Relevant Section Information:
Technology Act, 2000 – Section 79
Decision of the SC:
The Hon’ble Supreme Court , with respect to the first issue held that the court could not interfere because a question of control arises between Google India and Google Inc., for the purposes of determining the actual responsible party which would undergo criminal proceedings was a disputed fact which could not be adjudicated under a Section 482 petition. Therefore, the Court left this issue to be argued and tried at the appropriate stage.
On the second issue, the Supreme Court held that since the complaint was filed and cognizance of the matter was taken prior to the substitution of S. 79 with the expanded scope of safe harbour, the adjudication of intermediary liability needed to be done as per the unamended S. 79. The learned counsel defending Google argued exemption under the unamended S. 79 on the basis of the Sharath Babu case before the Supreme Court, where the criminal charge of obscenity had been made against an intermediary, both under the IT Act as well as under the IPC. The Court held that because the IT Act was a special enactment which specifically covered obscene publication of electronic material, it would apply over and above provisions of the IPC. Further, since S. 79 exempted the intermediary from any liability under the IT Act, there was not further cause of action under the IPC.
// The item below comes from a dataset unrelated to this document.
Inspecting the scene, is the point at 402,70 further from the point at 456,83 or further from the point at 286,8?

On the third issue, the Supreme Court, relying upon the decisions of foreign courts, particularly in Byrne v Deane, held that the relevant test for a criminally defamatory publication was ‘whether the defendant really made himself responsible for its continued presence in the place where it has been put?’. The Court in Visakha went on to state the law on the subject of intermediary liability for criminal defamation as follows:
“…In other words, there may be publication within the meaning of Section 499 of the IPC even in the case of an internet operator, if having the power and the right and the ability to remove a matter, upon being called to do so, can refuse.”